Question

Linear algebra: Linear mappings (transformations):

I'm gonna use x' and 0' to denote vectors, and L is a linear mapping (linear transformation). Why does

\[0L(x \prime) = 0 \prime\]

(scalar 0 * L(x') = zero vector)

Answer 1

If it wasn't that way, it wouldn't be a linear map. It's one of the basic axioms of a vector space.

Answer 2

Do you have a more specific answer? I don't now why I'm struggling with this idea since it seems sort of "obvious" but I don't know which theorem or axiom is applied.
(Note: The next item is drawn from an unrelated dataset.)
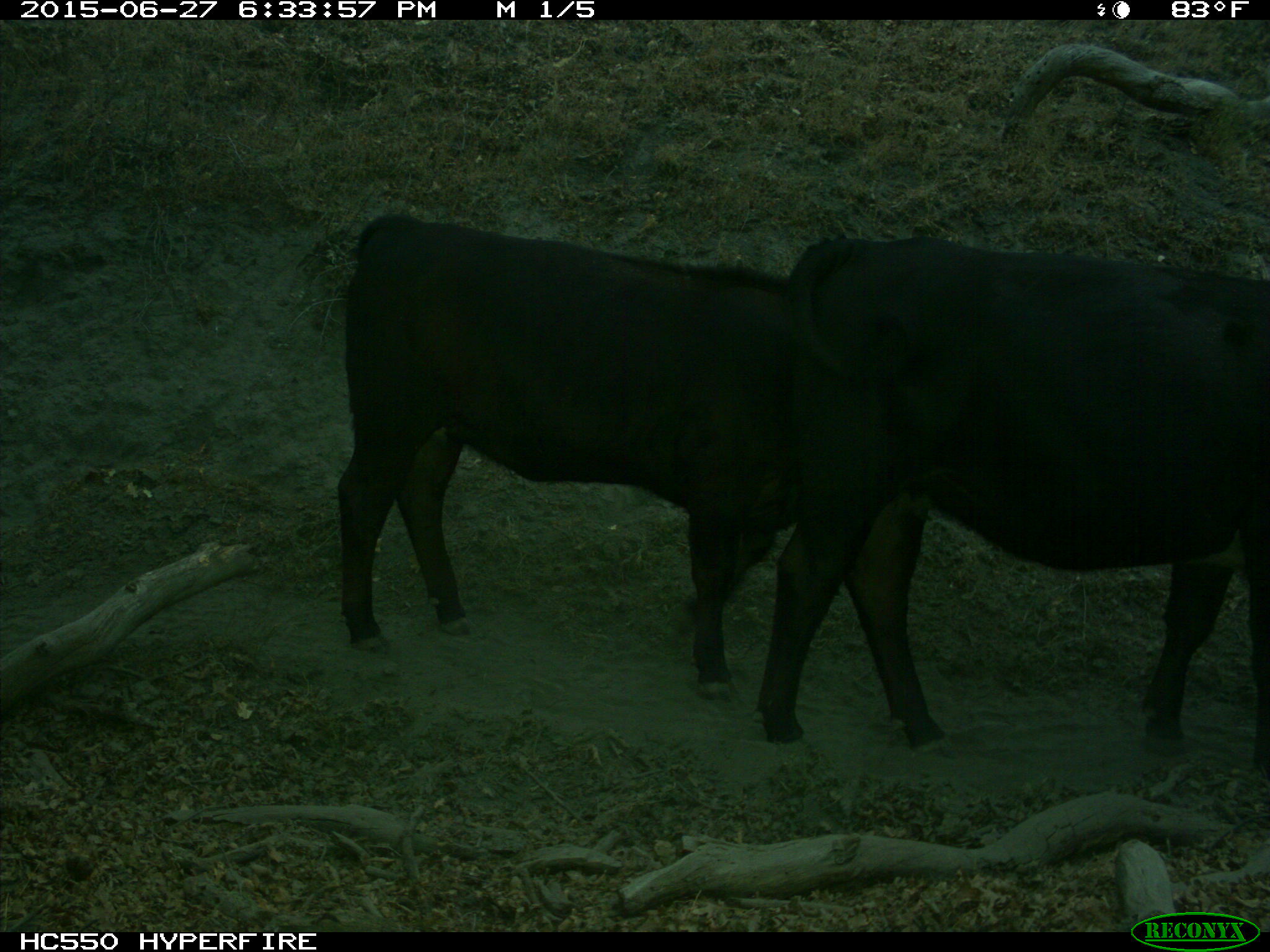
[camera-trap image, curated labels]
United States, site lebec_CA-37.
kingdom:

The closest thing for vector spaces (V) relating to 0 vectors is:
a) There exists a linear mapping O: R^n -> R^m such that L + O = L. In particular, O is the linear mapping defined as O(x') = 0' for all x' in R^n

b) For each linear mapping L, there exists a linear mapping (-L) with the property that L + (-L) = O. In particular, (-L)(x') is the linear mapping defined by (-L)(x') = -L(x')

Answer 3

The way I see it, is that since L is a linear map between two vector spaces, it must preserve multiplication and addition. However, in any vector space, multiplying a vector by 0 must give the zero vector since you're multiplying the individual vector components by 0 (in more detail, this is because vector spaces are fields with a few extra things). Since you're multiplying the components by 0, the components become 0, so you get the zero vector.

Does this help?

Answer 4

Oh ok I see what you mean. Yes that helps thanks :)

Answer 5

You're welcome.